Companies across the UK are switching on to the innovative Demand Side Balancing Reserve (DSBR) service, which will see National Grid pay companies to use less energy at peak times. If called upon, firms signing up for the scheme will reduce their power demand or switch to their own generators between 4pm and 8pm on weekday evenings between November and February.
Family-run business Industrial Chemicals Ltd (ICL) supplies water treatment chemicals, flocculants, and detergents to blue chip customers across Europe and parts of Asia. ICL has six manufacturing sites in the UK – the largest of them in West Thurrock in Essex, where it has a Chlor alkali plant which produces bleach, caustic soda and hydrochloric acid.
At the heart of the Chlor alkali process is a high demand electrolyser, which has the vital job of passing an electric current through brine to produce chlorine, caustic soda and hydrogen, which are then used to manufacture the end products.
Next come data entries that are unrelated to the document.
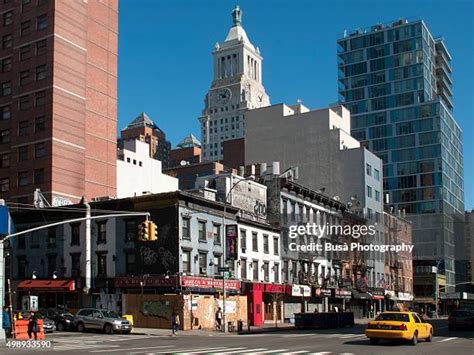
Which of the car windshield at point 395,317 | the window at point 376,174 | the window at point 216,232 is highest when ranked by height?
the window at point 376,174

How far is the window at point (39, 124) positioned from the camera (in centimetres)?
7238

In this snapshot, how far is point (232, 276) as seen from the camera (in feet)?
194

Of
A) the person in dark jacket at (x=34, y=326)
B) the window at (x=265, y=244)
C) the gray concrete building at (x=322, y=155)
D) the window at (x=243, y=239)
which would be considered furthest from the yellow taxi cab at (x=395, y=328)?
the gray concrete building at (x=322, y=155)

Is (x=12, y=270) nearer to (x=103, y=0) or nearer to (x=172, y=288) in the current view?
(x=172, y=288)

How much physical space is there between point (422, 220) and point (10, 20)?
3850 inches

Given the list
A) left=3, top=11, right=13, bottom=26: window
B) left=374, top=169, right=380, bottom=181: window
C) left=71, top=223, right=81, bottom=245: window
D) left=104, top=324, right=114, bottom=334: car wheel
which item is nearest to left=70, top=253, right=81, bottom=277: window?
left=71, top=223, right=81, bottom=245: window

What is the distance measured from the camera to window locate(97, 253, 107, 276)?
56.3 m

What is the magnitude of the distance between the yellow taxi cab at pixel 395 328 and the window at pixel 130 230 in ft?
86.4

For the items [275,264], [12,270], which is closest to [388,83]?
[275,264]

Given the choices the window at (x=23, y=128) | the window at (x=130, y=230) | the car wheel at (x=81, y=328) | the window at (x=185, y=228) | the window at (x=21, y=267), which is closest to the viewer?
the car wheel at (x=81, y=328)

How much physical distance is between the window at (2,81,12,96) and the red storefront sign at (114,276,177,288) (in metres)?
31.4

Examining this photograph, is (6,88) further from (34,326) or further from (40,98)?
(34,326)

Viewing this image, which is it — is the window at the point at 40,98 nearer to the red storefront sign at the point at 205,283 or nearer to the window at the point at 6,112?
the window at the point at 6,112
The electrolyser is managed by hi-tech software, developed in-house at ICL, which closely monitors and regulates the power consumption.
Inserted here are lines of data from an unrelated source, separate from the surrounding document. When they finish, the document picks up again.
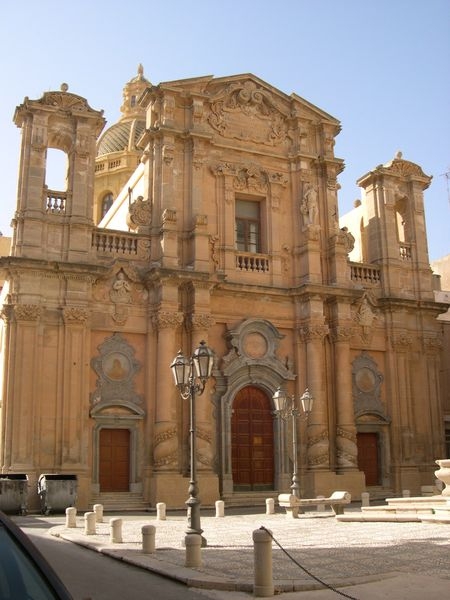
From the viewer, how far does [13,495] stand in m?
19.6

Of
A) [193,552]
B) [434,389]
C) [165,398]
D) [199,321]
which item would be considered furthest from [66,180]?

Darren Sharpe, Energy Projects Manager at ICL, said: “We heard about the Demand Side Balancing Reserve project at an energy efficiency workshop. It was clear our electrolyser process was a perfect fit with what National Grid was looking for.
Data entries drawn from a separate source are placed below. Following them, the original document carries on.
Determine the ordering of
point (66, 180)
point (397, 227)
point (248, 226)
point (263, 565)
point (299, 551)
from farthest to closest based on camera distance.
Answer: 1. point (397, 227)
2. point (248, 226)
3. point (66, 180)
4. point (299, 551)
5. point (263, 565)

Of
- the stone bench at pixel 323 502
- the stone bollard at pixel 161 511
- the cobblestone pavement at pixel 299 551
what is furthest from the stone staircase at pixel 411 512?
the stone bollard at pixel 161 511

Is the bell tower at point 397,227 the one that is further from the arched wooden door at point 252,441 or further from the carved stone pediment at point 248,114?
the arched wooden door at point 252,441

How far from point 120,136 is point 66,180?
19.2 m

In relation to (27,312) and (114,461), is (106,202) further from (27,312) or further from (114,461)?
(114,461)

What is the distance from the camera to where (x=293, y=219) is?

“We carried out a thorough cost analysis, and were happy with the results. We’re gearing up for the possibility of being called upon when the scheme gets up and running in November. We’ll be able to close down the electrolyser in a controlled way without damaging any of the equipment or reducing product quality. And though we’ll lose production for a short amount of time, we will be compensated by National Grid.
“National Grid has been great to work with. The tender process to apply to take part in the scheme was straightforward, and we received lots of support from National Grid and had regular communication with their team.
“We don’t foresee any problems integrating the DBSR scheme into our operations, and I’d really recommend other businesses with high demand for electricity to get on board too.”